> [Texte à lire]

───

M. Flint : Au cours des trois dernières années, nous avons inspecté des installations aquacoles des provinces de l'Atlantique où les pesticides sont utilisés. Nous l'avons fait en collaboration avec environnement Canada. Chaque printemps, il y a habituellement un blitz d'inspections qui se fait dans les installations aquacoles de l'Est du Canada.
Le sénateur Enverga : Je sais que vous le faites en circuit fermé dans un bateau, mais avez-vous mis en place des règles sur l'élimination de ces produits chimiques? Où sont-ils déversés?
M. Flint : Cela dépend du produit. Le peroxyde d'hydrogène est pratique parce qu'il se dégrade en oxygène et en eau. Après une courte période, il n'y a plus de résidus et on le déverse tout simplement dans l'océan.
Le Salmosan, qui est souvent utilisé dans des cages protégées par des bâches, est dispersé pendant un certain temps, après quoi il est rejeté dans l'océan dans des concentrations qui sont sans conséquence.
Le sénateur Enverga : Mais cela voudrait dire que vous rejetez également les poux du poisson. Vous avez dit que cela ne tue jamais les poux, donc, vous les rejetez dans l'océan?
Oui, bien souvent, les poux sont renvoyés dans l'océan.

───

> [Consigne]
D'après le texte sur les pesticides en aquaculture, en quoi le peroxyde d'hydrogène se dégrade-t-il ?

───

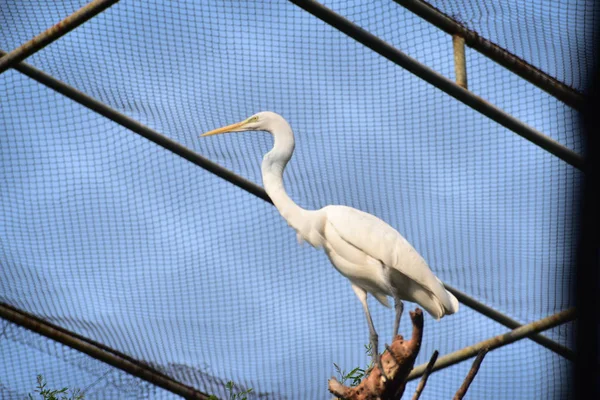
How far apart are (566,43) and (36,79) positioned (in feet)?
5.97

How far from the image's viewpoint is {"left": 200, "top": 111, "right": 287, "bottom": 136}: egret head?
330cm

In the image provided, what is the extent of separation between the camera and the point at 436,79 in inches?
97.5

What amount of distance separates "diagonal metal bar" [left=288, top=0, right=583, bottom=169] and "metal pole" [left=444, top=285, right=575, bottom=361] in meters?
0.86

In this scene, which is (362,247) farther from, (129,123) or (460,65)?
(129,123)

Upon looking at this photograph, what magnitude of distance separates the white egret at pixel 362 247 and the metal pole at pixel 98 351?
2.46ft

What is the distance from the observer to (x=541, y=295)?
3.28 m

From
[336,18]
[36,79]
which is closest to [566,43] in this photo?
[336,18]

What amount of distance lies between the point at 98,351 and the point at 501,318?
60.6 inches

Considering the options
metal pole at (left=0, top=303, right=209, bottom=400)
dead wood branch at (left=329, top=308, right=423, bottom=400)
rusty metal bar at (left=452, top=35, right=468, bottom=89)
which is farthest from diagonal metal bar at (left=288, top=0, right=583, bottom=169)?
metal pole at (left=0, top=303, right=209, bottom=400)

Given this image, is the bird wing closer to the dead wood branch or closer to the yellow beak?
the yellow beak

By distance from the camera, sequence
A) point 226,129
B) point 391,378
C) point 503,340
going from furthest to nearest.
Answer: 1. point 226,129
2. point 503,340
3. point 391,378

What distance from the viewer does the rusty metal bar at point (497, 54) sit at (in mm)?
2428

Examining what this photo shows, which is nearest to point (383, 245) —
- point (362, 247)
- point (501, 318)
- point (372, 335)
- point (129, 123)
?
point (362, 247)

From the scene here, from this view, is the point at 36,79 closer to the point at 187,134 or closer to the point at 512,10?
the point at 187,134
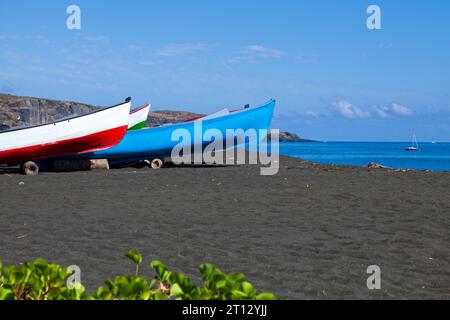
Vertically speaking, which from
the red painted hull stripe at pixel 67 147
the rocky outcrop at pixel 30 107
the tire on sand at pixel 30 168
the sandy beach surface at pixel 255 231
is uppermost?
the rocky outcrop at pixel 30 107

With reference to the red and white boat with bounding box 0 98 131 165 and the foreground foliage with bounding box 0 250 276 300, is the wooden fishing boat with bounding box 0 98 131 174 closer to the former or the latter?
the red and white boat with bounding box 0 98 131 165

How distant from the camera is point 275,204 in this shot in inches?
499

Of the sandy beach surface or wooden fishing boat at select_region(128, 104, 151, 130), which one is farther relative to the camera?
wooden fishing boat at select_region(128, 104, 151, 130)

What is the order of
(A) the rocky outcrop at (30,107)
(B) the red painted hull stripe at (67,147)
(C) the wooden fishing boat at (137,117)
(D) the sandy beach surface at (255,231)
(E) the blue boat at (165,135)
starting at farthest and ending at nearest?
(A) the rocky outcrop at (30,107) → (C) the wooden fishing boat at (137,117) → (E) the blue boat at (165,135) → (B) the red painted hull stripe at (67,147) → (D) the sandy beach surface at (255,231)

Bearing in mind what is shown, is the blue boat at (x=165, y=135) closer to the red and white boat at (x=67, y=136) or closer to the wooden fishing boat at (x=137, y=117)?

───

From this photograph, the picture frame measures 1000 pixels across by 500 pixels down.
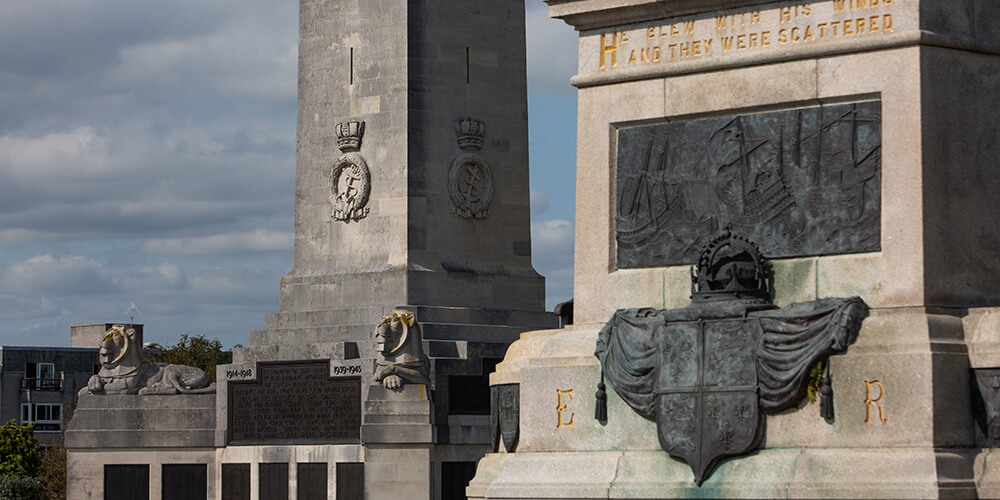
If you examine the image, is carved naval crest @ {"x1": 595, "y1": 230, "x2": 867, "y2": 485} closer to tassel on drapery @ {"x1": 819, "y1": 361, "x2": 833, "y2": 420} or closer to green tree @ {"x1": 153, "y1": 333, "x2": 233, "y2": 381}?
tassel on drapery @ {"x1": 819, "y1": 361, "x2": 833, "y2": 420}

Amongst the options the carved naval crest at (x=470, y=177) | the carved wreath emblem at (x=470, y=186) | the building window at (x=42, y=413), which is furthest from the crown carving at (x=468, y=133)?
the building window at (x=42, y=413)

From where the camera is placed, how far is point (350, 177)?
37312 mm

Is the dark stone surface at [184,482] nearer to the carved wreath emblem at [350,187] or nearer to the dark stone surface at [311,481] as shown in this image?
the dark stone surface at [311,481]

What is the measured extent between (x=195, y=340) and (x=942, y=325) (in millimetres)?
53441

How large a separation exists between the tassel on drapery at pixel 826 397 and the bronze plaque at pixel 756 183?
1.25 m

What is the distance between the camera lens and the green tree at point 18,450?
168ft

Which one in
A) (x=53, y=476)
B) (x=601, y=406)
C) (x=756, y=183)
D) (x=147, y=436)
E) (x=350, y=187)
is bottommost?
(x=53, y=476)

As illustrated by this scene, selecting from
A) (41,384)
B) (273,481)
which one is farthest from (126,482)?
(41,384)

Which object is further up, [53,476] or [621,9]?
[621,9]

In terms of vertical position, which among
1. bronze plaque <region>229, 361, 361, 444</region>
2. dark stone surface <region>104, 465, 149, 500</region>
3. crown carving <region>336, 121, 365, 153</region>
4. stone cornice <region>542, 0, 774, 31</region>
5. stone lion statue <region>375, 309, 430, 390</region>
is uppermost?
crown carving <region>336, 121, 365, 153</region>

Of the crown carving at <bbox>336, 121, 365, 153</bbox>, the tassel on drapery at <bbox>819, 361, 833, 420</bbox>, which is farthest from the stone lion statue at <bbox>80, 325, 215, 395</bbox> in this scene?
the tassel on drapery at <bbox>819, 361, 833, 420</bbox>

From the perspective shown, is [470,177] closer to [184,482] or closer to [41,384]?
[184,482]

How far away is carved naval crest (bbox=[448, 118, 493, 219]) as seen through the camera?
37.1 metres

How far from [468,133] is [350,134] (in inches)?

───

> [Réponse rédigée]
En oxygène et en eau.